Beantworte diese Fragen zum Interview über Radprofis und Schmerzen:
1. Wie lange bleibt die Kamera in der Szene, in der Zabel sich mit der Bürste die Wunden aufreißt, auf seinem Gesicht?
2. In welchem Jahr musste Andreas Klöden aufgeben, und mit welcher Verletzung?
3. Mit welchen Verletzungen fuhr Matthias Kessler noch 60 Kilometer ins Ziel?
===== Ausgangstext
Hat Ihnen Zabel mal erzählt, ob er einen Alptraum hatte: er beim Einstieg in den Besenwagen? Und wie groß der Zusammenbruch wäre, wenn er das real erlebte?

Erzählt hat er nichts davon. Das muss er auch gar nicht. Man muss ja nur seine Augen betrachten. Da steht die Antwort. Im Film gibt es die Szene, in der er sich mit einer Bürste die Wunden aufreißt, die er bei einem Sturz erlitten hatte. Er wollte, dass die von innen ausbluten. Da hatte er Angst, dass er aussteigen muss. Als er sich da bürstet, bleibt die Kamera ganz lange auf seinem Gesicht. 90 Sekunden lang, er schweigt nur. Und diese 90 Sekunden erzählen mehr über seine Angst und mehr über seine Gefühle, als wenn er einen Roman erzählt hätte.

Andreas Klöden fährt in diesem Jahr ausgezeichnet. Aber 2003 hat er es nicht geschafft. Er musste aufgeben, mit einem gebrochenen Steißbein.

Ja, da sieht man ganz deutlich, wie brutal das für ihn war. Der hing erst über der Leitplanke, völlig fertig. Dann murmelt er so vor sich hin: „Ich würde mir am liebsten eine Mütze über den Kopf ziehen, damit mich niemand sieht.“

Nach einem Sturz fuhr Klöden beim Sprint acht Etappen lang mit einem gebrochenen Steißbein. In diesem Jahr quälte sich Matthias Kessler vom T-Mobile-Team noch 60 Kilometer trotz gebrochener Rippe und teilweise eingefallenem Lungenflügel ins Ziel. Rolf Aldag fährt bei der aktuellen Tour trotz diverser Prellungen weiter, obwohl er schwer gestürzt ist. Ist das Masochismus, oder hat das auch etwas mit Sucht zu tun?

Die Jungs haben einfach zu hart auf diese Tour hingearbeitet. Aufgeben, das hieße, dass die Arbeit eines Jahres kaputt wäre. Und das kann einfach nicht sein. Punkt. Tyler Hamilton ist ja auch weitergefahren, obwohl er sich das Schlüsselbein gebrochen hatte. Gut, gestern ist er bei der Tour ausgestiegen. Er hatte nach seinem Sturz wohl enorme Rückenschmerzen. Es gibt Momente, da musst du vor diesen Schmerzen einfach kapitulieren.

Klöden redete mal über seine Schmerzen, bevor er ausgestiegen ist.
==========
===== Angezeigte Daten
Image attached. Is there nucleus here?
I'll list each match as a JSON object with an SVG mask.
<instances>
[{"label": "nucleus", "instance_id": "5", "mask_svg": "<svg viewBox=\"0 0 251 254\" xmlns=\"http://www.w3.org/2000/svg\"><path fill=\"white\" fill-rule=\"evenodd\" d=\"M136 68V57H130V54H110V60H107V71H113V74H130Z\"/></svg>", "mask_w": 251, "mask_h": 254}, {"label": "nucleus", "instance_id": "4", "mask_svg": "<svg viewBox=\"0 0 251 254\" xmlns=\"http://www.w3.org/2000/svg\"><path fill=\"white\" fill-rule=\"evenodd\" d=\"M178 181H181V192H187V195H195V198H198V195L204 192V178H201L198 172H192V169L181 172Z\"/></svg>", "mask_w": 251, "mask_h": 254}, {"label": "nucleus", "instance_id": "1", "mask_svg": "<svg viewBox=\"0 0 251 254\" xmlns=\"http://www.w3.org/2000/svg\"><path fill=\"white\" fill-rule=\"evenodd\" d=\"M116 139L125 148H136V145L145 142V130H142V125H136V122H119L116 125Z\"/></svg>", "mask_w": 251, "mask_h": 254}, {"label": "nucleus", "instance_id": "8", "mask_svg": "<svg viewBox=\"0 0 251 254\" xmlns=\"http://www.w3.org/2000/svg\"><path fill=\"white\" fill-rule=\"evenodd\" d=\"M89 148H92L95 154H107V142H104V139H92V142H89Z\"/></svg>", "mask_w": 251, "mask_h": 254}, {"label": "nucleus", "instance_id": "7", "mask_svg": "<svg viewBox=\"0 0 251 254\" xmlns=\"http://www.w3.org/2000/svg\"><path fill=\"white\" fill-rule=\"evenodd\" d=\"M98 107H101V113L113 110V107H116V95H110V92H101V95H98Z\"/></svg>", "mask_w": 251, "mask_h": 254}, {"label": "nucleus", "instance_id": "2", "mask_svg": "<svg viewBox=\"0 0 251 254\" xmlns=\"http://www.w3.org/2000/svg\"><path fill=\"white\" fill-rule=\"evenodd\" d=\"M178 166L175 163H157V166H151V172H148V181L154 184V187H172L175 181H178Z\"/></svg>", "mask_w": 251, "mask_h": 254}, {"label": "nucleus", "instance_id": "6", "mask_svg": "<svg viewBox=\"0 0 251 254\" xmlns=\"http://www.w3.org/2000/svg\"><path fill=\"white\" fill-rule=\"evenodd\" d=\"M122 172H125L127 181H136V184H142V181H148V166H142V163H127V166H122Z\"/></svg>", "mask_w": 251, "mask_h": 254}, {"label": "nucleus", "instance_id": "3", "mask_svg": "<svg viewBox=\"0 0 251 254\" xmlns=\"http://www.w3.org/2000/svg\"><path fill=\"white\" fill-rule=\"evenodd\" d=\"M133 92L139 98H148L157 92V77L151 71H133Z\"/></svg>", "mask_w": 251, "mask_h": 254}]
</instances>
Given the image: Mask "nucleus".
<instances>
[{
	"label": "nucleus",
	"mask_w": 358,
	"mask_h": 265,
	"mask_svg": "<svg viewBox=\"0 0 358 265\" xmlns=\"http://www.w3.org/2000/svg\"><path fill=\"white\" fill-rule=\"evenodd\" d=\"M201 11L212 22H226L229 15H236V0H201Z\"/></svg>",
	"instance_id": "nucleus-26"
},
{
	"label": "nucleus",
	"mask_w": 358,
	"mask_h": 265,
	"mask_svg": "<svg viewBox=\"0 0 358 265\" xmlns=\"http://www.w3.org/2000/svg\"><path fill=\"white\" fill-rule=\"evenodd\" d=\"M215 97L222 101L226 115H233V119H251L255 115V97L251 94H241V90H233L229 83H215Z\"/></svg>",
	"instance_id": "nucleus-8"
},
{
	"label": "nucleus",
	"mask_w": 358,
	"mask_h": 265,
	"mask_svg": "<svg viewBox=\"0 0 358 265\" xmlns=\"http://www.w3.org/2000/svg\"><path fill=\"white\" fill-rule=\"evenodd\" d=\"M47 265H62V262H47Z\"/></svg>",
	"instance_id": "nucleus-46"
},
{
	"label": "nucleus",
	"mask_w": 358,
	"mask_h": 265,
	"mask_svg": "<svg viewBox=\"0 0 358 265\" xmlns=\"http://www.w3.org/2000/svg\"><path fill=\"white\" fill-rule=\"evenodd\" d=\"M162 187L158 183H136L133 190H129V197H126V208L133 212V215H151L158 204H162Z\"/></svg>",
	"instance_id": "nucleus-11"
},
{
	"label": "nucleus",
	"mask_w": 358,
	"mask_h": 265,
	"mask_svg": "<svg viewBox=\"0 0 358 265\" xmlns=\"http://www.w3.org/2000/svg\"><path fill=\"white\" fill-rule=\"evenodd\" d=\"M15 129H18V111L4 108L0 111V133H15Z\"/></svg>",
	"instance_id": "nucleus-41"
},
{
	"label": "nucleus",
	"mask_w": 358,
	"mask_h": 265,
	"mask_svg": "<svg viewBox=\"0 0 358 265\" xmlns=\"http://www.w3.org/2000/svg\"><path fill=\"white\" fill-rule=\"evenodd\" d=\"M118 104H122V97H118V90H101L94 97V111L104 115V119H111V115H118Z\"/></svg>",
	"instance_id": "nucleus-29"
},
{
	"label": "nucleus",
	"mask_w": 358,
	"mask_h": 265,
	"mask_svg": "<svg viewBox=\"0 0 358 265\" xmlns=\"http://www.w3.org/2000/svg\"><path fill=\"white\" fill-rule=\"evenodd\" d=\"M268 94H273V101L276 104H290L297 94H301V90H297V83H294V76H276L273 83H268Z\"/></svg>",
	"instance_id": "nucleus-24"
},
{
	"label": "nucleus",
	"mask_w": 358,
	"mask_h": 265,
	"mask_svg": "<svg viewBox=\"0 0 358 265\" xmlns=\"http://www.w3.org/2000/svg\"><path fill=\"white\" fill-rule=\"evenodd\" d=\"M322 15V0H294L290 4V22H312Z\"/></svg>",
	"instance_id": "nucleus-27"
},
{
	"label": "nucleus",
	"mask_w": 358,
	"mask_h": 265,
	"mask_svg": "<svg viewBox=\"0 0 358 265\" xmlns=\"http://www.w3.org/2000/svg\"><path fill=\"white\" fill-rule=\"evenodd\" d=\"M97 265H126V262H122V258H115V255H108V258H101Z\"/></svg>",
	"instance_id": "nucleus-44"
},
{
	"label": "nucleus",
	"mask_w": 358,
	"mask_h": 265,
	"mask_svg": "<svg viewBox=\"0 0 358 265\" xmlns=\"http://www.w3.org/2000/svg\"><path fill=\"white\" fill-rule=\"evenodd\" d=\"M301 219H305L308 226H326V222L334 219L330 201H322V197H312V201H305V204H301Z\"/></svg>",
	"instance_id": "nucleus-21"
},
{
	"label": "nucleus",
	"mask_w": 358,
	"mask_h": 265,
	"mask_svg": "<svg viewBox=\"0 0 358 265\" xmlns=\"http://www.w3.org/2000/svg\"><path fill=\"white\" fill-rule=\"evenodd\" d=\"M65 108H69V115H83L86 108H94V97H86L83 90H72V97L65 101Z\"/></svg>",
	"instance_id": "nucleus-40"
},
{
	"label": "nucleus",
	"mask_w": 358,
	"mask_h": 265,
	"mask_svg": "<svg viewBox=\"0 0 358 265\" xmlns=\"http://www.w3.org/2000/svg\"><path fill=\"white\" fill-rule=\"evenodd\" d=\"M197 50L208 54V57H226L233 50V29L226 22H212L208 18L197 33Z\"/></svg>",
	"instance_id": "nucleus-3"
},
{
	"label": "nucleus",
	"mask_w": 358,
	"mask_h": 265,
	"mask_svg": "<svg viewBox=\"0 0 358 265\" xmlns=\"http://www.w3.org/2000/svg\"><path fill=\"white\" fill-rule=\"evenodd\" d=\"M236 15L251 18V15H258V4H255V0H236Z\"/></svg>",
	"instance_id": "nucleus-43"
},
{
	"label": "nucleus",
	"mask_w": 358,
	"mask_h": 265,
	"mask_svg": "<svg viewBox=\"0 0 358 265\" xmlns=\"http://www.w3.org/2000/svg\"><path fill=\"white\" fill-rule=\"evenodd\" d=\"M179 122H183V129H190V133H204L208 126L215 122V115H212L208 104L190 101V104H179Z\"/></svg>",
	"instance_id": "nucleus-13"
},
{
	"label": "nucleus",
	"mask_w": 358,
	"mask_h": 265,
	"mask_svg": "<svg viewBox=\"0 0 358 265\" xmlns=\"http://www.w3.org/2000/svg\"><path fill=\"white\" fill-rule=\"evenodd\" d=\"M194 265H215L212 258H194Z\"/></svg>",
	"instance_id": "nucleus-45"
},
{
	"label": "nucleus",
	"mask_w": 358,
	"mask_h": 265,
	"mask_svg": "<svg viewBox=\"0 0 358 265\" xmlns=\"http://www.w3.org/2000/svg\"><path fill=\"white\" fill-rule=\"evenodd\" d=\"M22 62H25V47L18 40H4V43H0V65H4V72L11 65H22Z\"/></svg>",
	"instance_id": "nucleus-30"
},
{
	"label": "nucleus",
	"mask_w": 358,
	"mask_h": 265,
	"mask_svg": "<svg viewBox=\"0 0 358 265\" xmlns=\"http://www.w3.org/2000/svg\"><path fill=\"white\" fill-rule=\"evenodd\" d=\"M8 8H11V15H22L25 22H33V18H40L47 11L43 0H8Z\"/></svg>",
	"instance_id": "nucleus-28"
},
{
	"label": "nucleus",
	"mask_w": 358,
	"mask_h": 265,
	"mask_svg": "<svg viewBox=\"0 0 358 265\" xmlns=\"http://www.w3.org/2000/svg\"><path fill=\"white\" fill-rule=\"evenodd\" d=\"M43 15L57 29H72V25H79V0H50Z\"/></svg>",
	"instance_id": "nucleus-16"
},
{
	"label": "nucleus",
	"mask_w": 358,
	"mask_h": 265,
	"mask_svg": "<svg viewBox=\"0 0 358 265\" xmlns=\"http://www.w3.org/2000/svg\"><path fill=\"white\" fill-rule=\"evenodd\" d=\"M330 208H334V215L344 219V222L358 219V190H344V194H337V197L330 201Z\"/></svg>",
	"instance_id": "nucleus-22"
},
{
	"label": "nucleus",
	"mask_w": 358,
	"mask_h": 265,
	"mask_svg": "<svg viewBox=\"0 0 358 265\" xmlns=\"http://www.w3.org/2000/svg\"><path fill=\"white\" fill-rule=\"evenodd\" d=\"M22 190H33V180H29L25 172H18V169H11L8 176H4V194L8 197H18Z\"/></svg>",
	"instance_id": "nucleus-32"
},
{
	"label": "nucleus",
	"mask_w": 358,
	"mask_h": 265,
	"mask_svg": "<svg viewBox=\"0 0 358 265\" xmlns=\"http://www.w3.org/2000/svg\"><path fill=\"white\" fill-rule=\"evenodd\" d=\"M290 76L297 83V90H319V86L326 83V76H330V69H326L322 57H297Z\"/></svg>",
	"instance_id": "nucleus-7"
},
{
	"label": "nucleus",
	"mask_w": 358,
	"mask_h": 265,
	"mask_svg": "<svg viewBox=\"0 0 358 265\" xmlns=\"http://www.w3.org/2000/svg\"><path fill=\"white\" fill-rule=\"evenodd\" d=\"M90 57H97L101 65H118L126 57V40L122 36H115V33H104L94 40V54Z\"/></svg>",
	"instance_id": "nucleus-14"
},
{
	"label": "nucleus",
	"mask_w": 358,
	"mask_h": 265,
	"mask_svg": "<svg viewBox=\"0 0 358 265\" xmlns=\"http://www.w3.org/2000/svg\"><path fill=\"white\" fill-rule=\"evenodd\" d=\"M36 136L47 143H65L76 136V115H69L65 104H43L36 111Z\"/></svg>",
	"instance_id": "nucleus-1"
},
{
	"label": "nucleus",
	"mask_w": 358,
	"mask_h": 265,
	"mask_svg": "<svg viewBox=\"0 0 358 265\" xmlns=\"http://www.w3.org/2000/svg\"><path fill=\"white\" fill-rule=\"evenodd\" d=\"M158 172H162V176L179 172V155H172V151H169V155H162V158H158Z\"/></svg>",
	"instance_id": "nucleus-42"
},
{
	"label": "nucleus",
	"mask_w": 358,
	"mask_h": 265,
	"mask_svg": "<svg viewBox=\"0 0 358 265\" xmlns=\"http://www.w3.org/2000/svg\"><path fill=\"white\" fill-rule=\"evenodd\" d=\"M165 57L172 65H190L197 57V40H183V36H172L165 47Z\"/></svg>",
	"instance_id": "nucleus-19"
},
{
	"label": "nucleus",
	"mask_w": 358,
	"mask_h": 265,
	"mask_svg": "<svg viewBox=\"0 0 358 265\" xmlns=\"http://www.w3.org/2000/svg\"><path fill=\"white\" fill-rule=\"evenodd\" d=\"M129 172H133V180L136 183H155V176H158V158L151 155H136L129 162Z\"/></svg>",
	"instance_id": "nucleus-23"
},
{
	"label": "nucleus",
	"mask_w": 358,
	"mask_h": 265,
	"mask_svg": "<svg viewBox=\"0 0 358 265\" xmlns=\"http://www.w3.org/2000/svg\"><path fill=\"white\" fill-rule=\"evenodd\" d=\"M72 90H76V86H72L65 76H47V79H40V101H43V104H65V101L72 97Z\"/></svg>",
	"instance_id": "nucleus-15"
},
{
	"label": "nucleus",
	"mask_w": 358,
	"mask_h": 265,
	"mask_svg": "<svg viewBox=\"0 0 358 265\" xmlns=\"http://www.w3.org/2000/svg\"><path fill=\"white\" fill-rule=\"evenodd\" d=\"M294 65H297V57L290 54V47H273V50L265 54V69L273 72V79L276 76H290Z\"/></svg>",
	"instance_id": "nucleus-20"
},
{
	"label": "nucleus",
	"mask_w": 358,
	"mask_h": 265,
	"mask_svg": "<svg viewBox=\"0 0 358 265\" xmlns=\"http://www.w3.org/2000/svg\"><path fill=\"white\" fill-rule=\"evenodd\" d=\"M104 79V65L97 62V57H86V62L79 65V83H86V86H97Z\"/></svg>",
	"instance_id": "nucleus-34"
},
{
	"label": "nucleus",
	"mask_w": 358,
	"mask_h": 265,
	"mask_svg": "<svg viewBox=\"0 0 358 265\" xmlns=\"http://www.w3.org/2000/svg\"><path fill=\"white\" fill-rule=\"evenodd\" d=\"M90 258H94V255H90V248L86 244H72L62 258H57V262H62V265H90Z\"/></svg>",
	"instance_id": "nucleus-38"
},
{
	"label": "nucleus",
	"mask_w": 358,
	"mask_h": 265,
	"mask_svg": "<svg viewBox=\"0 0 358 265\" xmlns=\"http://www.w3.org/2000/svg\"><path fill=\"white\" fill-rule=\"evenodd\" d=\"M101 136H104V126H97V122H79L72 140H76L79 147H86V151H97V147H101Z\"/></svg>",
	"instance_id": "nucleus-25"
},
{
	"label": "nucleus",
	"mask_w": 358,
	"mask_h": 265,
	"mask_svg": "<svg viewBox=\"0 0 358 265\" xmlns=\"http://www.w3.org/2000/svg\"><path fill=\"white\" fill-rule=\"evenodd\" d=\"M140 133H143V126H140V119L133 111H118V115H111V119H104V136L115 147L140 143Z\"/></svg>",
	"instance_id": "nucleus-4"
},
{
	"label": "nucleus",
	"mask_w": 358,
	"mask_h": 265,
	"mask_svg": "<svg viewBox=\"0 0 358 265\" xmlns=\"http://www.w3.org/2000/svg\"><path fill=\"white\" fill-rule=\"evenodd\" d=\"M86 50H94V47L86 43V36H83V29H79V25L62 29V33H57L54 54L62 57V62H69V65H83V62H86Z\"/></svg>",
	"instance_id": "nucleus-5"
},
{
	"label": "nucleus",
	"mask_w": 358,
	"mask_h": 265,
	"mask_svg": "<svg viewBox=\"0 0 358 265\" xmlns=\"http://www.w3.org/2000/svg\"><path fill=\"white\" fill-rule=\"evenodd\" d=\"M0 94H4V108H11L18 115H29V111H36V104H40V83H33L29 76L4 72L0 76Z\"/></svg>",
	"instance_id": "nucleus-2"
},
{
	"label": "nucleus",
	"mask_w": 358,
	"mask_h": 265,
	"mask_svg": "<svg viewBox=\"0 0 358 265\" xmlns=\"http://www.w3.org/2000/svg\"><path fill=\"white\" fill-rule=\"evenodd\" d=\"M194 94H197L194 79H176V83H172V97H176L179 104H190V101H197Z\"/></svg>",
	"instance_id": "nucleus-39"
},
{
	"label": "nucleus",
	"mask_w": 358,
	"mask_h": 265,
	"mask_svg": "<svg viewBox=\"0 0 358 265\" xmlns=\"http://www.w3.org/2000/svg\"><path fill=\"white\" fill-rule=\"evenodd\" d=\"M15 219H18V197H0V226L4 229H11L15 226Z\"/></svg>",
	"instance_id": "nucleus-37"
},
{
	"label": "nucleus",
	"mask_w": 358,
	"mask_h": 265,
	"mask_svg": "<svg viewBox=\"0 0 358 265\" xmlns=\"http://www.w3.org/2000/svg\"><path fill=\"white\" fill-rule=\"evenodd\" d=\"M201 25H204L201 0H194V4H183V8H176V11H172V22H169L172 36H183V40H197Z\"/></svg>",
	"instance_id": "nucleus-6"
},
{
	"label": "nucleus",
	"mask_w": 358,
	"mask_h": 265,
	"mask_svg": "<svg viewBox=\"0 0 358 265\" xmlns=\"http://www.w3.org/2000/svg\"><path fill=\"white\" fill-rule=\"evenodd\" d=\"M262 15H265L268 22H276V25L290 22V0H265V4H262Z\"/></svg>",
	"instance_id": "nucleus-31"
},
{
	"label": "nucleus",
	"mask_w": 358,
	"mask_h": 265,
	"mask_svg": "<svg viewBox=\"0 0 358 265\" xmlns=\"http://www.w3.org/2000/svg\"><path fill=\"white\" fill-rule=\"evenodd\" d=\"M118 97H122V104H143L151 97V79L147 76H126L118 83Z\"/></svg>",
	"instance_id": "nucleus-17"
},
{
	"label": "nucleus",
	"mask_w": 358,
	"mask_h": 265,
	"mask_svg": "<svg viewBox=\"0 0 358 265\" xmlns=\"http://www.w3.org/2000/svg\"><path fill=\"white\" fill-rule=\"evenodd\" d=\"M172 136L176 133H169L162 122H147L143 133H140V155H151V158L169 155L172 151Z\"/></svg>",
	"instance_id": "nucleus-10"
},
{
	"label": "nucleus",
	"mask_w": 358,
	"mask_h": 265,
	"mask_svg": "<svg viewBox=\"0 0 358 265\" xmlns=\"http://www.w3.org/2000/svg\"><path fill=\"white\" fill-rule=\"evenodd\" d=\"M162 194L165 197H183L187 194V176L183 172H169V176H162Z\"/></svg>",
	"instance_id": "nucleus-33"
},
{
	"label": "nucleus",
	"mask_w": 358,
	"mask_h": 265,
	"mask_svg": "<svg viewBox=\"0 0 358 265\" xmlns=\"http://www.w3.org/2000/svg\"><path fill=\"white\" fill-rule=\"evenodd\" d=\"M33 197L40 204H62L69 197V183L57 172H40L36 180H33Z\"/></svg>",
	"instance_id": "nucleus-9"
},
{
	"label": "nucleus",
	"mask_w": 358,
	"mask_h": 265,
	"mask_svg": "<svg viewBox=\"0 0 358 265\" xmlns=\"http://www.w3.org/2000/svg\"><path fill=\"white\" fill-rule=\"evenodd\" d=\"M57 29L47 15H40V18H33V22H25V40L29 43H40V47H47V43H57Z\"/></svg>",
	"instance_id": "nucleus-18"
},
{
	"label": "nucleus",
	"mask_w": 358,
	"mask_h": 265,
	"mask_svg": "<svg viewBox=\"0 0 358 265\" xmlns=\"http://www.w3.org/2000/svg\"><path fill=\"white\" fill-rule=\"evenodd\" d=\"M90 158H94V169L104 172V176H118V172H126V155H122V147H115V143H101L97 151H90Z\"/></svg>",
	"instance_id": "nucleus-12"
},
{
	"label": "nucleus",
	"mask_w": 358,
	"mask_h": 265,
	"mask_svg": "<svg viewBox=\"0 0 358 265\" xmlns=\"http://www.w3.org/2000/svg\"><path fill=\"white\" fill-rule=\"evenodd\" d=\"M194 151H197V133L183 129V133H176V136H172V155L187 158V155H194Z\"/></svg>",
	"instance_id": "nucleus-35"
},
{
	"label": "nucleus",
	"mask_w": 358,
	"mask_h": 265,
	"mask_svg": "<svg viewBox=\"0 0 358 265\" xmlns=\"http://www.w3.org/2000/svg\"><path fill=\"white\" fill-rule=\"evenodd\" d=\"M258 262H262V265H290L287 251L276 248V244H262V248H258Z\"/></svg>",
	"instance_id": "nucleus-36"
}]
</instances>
==========
### [Lösung]
1. 90 Sekunden lang.
2. 2003, mit einem gebrochenen Steißbein.
3. Mit einer gebrochenen Rippe und einem teilweise eingefallenen Lungenflügel.